● Texto proporcionado
=====

Pascua es sin duda el periodo más rilkeano. De sobra es conocida la influencia que la fiesta religiosa dejo impregnada en la sangre del poeta. Recordemos su primer viaje a Rusia en compañía de Lou, siempre resonando en su espíritu, donde vivió y sintió la Pascua moscovita.
Otro de los símbolos rilkeanos que hay que destacar son sus ciudades del cielo y de la tierra como es el caso de Ronda.
De esta pétrea ciudad, dijo el poeta al llegar a finales de noviembre de 1912:
«el incomparable fenómeno de esta ciudad, asentada sobre la mole de dos rocas cortadas a pico y separadas por el tajo estrecho y profundo del río, se correspondería muy bien con la imagen de aquella otra ciudad revelada en sueños. El espectáculo de esta ciudad es indescriptible, y a su alrededor, un espacioso valle con parcelas de cultivo, encinas y olivares. Y allí al fondo, como si hubiera recobrado todas sus fuerzas, se alza de nuevo la pura montaña, sierra tras sierra, hasta formar la más espléndida lejanía».
Llegada a Ronda.
Rilke llega a Ronda tras dejar Toledo: a su malestar emocional por la incapacidad de encontrar la inspiración necesaria para proseguir su camino poético, había que añadirle ahora el estado físico. Rilke está aquejado de fuertes dolores a los que poco le ayuda el frío castellano de noviembre. Es por ello que decide abandonar la ciudad toledana.

=====

● Lista de tareas
1. ¿Cuándo llegó el poeta a Ronda, según el texto sobre Rilke en Ronda?
2. Transcribe el pasaje del texto sobre Rilke en Ronda que va de "Rilke llega a" a "la ciudad toledana.".
3. Enumera todo lo que, según las palabras del poeta citadas en el texto sobre Rilke en Ronda, contiene el valle que rodea la ciudad.

● Material proporcionado
=====

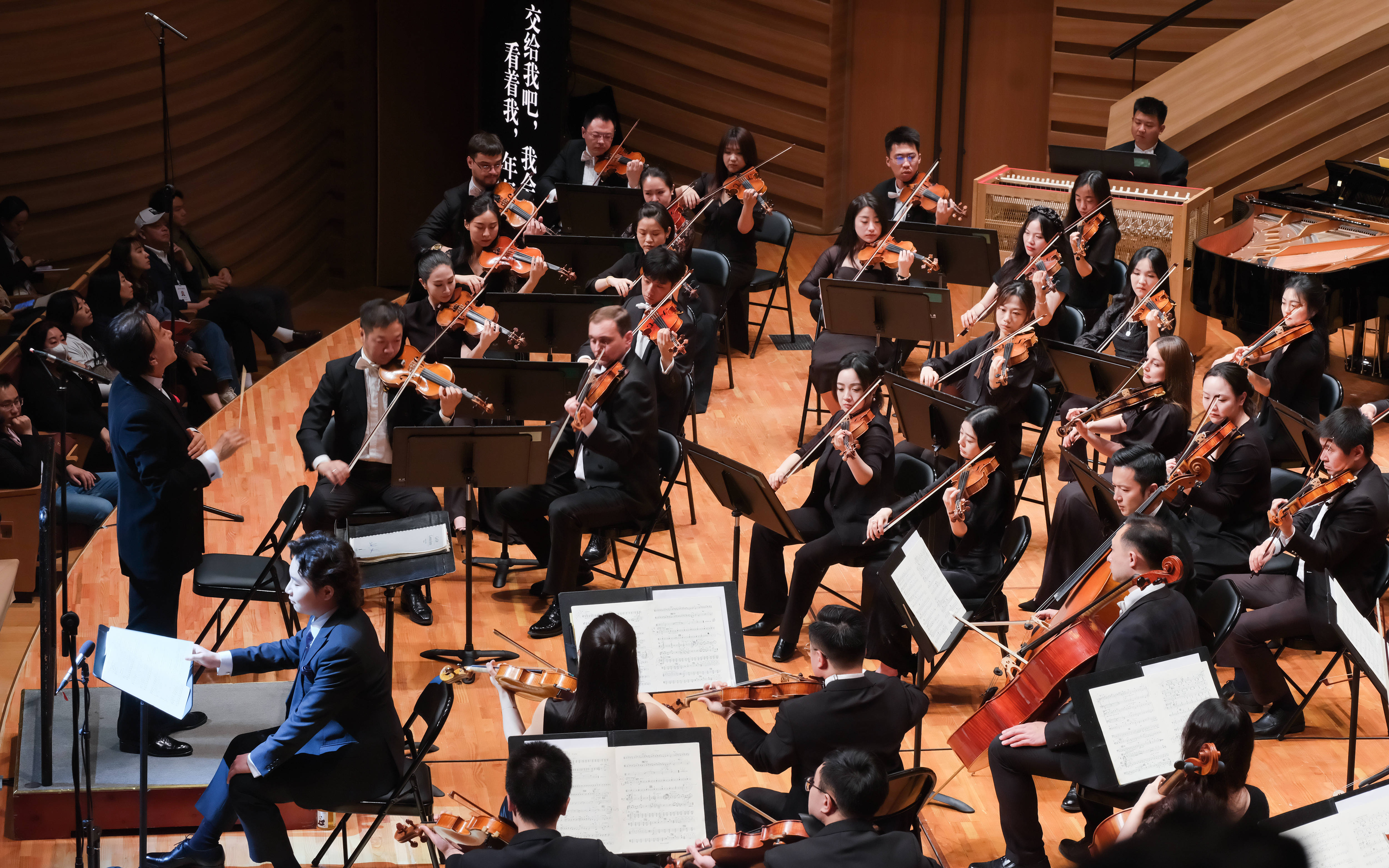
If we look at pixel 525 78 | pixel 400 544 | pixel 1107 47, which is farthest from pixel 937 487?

=====

● Soluciones
1. A finales de noviembre de 1912.

2.
Rilke llega a Ronda tras dejar Toledo: a su malestar emocional por la incapacidad de encontrar la inspiración necesaria para proseguir su camino poético, había que añadirle ahora el estado físico. Rilke está aquejado de fuertes dolores a los que poco le ayuda el frío castellano de noviembre. Es por ello que decide abandonar la ciudad toledana.

3. Parcelas de cultivo, encinas y olivares.